THE TASK: In the entries below, begin at the line that has "Silhouette of couple", stop after the line that has "welder cutting rail", and output those lines exactly with no pictures.

Stored data entries
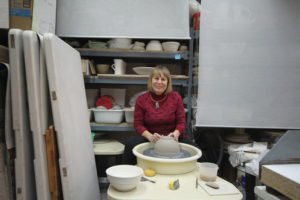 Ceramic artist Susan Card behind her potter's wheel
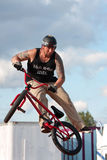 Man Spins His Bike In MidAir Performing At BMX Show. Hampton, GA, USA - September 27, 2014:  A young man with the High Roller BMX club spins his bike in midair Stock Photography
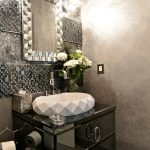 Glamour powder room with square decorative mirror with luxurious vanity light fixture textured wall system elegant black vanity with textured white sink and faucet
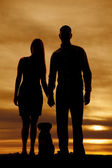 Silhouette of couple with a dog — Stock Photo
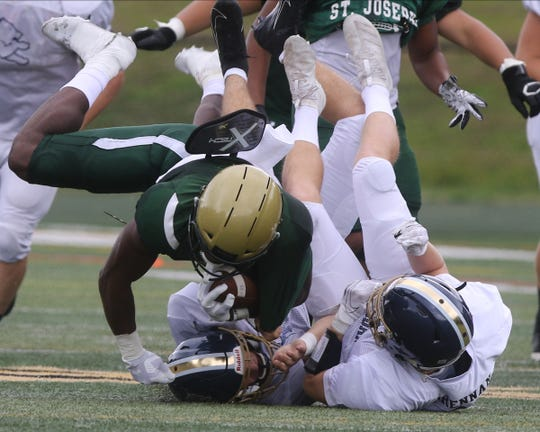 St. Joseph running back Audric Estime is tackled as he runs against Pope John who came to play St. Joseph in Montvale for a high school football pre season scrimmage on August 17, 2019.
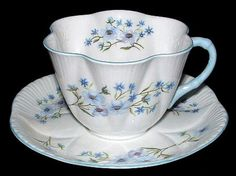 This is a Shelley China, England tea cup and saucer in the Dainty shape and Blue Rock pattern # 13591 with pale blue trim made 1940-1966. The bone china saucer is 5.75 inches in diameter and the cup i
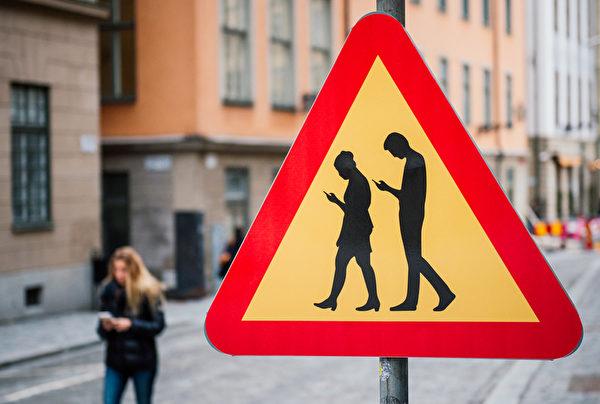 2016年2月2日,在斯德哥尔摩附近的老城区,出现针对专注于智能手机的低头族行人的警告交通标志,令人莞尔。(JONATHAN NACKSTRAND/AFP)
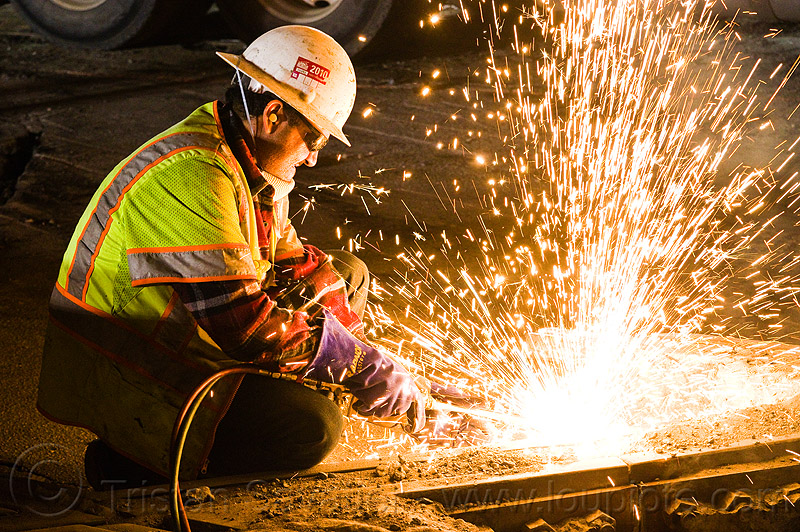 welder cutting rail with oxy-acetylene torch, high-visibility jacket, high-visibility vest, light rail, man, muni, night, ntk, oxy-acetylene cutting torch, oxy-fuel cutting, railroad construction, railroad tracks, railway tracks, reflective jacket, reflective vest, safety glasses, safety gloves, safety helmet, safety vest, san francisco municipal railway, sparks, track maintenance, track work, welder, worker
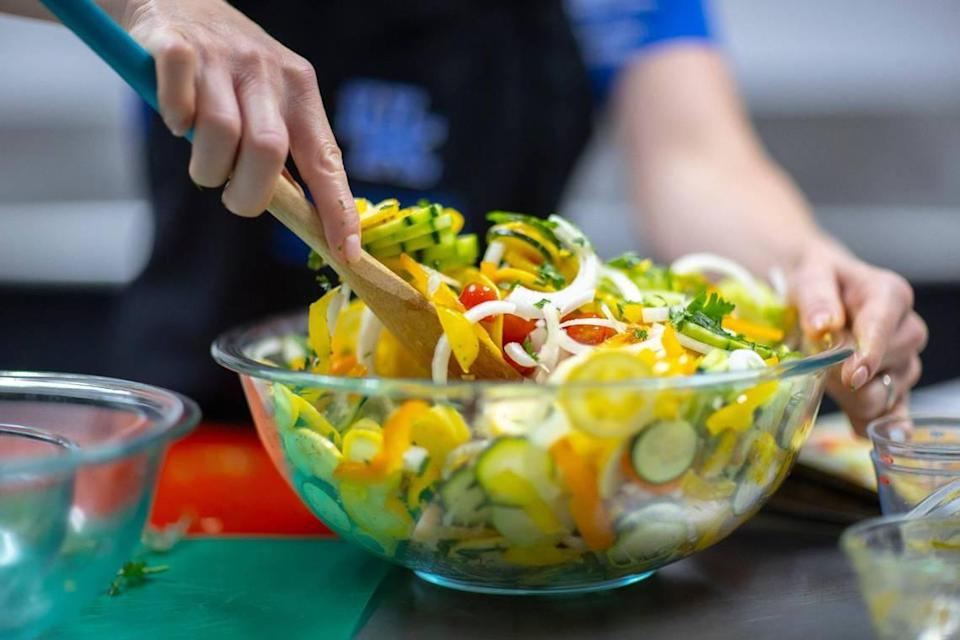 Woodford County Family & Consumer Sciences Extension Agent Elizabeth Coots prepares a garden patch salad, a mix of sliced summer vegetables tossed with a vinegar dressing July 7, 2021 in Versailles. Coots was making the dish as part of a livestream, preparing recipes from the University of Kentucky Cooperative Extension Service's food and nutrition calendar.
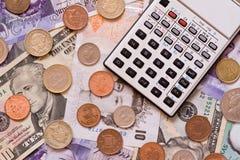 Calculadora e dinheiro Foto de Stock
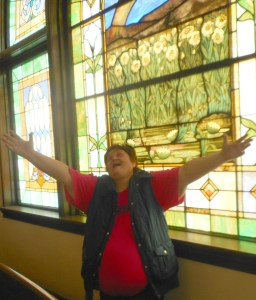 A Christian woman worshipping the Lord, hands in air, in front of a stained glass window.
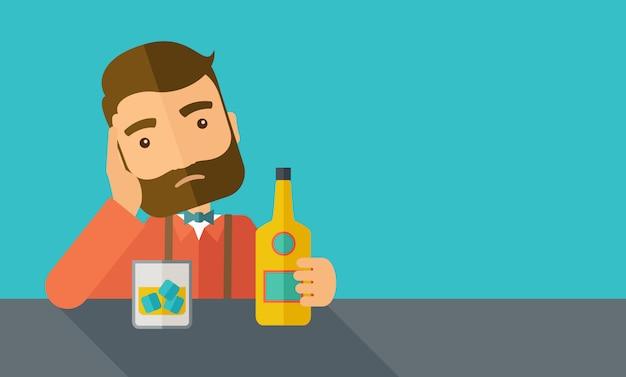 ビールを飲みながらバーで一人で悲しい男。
==
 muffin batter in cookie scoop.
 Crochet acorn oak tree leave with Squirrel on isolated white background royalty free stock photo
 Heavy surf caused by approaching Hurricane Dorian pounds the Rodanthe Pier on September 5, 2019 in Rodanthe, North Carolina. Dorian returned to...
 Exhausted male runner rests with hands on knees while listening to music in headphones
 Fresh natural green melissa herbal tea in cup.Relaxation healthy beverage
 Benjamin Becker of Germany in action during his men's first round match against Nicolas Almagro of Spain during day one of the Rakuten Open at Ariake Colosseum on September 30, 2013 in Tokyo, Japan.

EXERCISE SOLUTION:
 Silhouette of couple with a dog — Stock Photo
 St. Joseph running back Audric Estime is tackled as he runs against Pope John who came to play St. Joseph in Montvale for a high school football pre season scrimmage on August 17, 2019.
 This is a Shelley China, England tea cup and saucer in the Dainty shape and Blue Rock pattern # 13591 with pale blue trim made 1940-1966. The bone china saucer is 5.75 inches in diameter and the cup i
 2016年2月2日,在斯德哥尔摩附近的老城区,出现针对专注于智能手机的低头族行人的警告交通标志,令人莞尔。(JONATHAN NACKSTRAND/AFP)
 welder cutting rail with oxy-acetylene torch, high-visibility jacket, high-visibility vest, light rail, man, muni, night, ntk, oxy-acetylene cutting torch, oxy-fuel cutting, railroad construction, railroad tracks, railway tracks, reflective jacket, reflective vest, safety glasses, safety gloves, safety helmet, safety vest, san francisco municipal railway, sparks, track maintenance, track work, welder, worker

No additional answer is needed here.